The profiling is done entirely by the :doc:`python/datamart-profiler`. It functions as follows:

* First, the data is loaded or prepared as a pandas :class:`~pandas.DataFrame`

  * If the input is already a DataFrame, its index will be turned into a column (using ``df.reset_index()``) if it is not the default (sequential range starting from zero).
  * If the input is a file name or a file object, its size in bytes is measured, then it is loaded as a CSV file. If that file is bigger than ``load_max_size``, a random sample of that size is loaded instead.

* If ``metadata`` was provided, check that the number and names of columns match the data. Otherwise, start from empty column dicts.
* For each column...

  * Determine its type using simple heuristics. If there is ``manual_annotations`` in the ``metadata``, we use those types.

    * Most types are detected by matching regular expressions. If most values match, that type is assigned, and the other values are counted as unclean (the threshold is set to 2%).
    * Empty values are treated differently, counted as separate "missing values"
    * If a column is not numerical and contains a majority of values with multiple words, it gets labeled as "free text"/"natural language"
    * If a column is not numerical and has only a few different values, it is labeled categorical (threshold: 10% of the total non-empty values)
    * If most values are found to be the names of administrative areas (with datamart-geo) of the same administrative level (where 0 = country, 1 = state, ... up to 5), the column type is set to administrative areas of that level.
    * Integer columns named "year" get recognized as a temporal column containing year numbers

      * This is an exception to the rule below, where only non-numerical columns get tested for datetimes.
      * ToDo: accept more column names

    * Real columns named "latitude", "longitude", or similar (e.g. "lat", "long") and that have a compatible range of values get labeled as possible latitude and longitude columns. That type will be removed if the columns can't be paired up, see below.
    * Non-numerical columns get fed through a date parser. Only dates that represent a specific moment in time are accepted, no matter its resolution; for example "2020" is accepted (year precision, but a single moment) but "October 3" is not (could be any year). If most values parse cleanly (again 2% unclean threshold) the column is labeled a datetime column.
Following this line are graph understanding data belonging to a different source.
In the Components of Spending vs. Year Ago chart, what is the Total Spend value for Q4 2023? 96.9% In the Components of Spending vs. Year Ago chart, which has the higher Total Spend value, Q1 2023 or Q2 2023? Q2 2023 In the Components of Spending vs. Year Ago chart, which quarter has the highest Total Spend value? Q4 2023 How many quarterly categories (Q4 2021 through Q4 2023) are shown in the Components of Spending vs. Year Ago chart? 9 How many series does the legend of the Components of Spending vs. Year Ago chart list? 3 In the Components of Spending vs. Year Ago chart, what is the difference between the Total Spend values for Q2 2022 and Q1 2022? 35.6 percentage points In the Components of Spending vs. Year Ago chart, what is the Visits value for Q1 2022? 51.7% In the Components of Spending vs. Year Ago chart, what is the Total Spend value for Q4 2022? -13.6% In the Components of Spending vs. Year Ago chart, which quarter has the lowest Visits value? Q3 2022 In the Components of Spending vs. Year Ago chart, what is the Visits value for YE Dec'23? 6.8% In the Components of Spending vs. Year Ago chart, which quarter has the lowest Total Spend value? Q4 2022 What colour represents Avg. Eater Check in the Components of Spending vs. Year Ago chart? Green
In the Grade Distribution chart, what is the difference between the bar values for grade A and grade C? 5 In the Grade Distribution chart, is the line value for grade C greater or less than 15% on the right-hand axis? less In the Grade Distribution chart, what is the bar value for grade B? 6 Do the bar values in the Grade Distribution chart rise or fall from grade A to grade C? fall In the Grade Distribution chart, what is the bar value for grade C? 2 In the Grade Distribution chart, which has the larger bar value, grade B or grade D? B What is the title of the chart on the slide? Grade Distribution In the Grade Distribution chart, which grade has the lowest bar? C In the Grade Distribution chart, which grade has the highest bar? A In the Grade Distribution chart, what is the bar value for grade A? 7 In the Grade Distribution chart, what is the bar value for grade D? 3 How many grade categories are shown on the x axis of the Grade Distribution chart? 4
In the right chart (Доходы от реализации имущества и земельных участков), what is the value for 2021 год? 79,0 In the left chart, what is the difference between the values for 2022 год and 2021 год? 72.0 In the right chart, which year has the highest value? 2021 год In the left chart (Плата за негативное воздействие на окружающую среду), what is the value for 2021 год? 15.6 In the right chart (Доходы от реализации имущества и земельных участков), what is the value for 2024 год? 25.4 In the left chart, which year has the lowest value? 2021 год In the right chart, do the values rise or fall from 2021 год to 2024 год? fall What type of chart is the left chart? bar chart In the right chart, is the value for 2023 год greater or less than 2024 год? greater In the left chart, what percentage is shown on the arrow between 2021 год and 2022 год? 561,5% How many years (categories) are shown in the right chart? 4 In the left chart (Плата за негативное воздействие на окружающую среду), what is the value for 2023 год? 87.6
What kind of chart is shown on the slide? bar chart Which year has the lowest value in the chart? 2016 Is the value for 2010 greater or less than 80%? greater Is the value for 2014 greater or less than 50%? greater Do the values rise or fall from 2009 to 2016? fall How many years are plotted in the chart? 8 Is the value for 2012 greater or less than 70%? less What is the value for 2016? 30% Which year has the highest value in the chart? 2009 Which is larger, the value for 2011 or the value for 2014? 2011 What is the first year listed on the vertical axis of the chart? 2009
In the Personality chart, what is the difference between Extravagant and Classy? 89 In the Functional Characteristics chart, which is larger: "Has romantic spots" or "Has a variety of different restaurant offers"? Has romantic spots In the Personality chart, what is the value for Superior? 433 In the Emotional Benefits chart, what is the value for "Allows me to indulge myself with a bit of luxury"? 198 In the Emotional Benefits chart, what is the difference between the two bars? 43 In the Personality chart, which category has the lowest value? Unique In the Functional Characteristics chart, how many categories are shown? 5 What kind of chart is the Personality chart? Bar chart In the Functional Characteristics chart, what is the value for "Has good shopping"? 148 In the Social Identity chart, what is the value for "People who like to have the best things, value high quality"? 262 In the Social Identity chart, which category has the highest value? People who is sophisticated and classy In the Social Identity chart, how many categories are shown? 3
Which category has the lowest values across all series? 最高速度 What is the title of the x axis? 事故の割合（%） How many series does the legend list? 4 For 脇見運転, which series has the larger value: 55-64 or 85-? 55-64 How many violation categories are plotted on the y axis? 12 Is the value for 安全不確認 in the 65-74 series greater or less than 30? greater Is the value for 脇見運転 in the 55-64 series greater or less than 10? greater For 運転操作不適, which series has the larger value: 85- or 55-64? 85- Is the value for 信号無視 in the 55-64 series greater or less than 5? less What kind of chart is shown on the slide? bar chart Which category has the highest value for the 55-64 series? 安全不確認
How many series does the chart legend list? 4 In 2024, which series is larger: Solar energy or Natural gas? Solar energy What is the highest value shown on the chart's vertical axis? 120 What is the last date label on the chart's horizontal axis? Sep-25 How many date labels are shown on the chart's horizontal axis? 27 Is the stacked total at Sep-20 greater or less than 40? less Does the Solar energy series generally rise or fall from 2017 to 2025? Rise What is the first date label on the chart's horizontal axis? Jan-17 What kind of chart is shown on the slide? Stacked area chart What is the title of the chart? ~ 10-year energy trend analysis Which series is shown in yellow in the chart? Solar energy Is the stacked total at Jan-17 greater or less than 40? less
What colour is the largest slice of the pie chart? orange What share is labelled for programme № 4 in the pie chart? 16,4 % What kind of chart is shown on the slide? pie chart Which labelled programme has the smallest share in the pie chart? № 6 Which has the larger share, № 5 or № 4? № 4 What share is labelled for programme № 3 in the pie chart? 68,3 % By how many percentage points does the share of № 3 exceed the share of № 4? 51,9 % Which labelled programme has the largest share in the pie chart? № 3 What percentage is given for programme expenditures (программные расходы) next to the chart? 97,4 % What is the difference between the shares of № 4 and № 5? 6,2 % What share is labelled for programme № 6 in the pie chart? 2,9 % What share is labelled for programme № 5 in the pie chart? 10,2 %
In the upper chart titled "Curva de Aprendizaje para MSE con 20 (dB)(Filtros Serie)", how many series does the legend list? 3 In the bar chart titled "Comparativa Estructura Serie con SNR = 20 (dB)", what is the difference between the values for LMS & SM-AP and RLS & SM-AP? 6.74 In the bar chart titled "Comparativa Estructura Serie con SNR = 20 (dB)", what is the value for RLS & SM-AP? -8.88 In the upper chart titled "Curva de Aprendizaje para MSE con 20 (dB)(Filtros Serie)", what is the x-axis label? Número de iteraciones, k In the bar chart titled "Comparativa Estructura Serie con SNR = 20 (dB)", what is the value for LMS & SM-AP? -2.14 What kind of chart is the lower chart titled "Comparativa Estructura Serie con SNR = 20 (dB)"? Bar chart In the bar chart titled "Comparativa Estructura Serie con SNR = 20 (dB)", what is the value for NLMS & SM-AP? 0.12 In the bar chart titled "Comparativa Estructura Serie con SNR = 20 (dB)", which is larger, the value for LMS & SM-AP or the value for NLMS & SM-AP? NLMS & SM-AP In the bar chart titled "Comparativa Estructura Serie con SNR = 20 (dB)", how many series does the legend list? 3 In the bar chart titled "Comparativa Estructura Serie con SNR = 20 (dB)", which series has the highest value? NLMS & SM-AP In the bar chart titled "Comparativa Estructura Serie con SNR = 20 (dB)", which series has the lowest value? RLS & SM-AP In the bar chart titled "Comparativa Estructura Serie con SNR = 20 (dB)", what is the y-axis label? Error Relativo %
  * Ranges are computed from numerical data using clustering (maximum 3 distinct ranges that cover the data)
  * Textual values get resolved into latitude and longitude pairs using Nominatim, if available. If most values are found to be addresses, that semantic type is applied.

* Textual columns that are not addresses or datetimes are run through Lazo to either add them to the index, or get a sketch of the values for use in queries

  * ToDo: the Lazo index gets updated at this point, so if the overall profiling fails, this can't be rolled back

* Possible latitude and longitude column are paired up based on their names, for example "pickup latitude" and "pickup longitude" will correctly form a pair because their name match after removing the keywords "latitude" and "longitude. Columns that can't be paired up get the semantic type removed.
* Spatial ranges are computed from spatial data (geo points, latitude+longitude pairs, addresses, and administrative areas)
* Dataset types get computed from the column types and applied to the metadata, e.g. if the dataset has a column of real numbers it is "numerical", if it has longitudes or administrative areas it is "spatial", etc.
* Spatial ranges are computed from the resolved locations using clustering (maximum 3 distinct bounding boxes that cover the data)

The profile information is a JSON document and get inserted into the Elasticsearch index, as well as additional JSON documents derived from its columns and spatial coverage that are put in other Elasticsearch indexes and used when searcing for possible joins.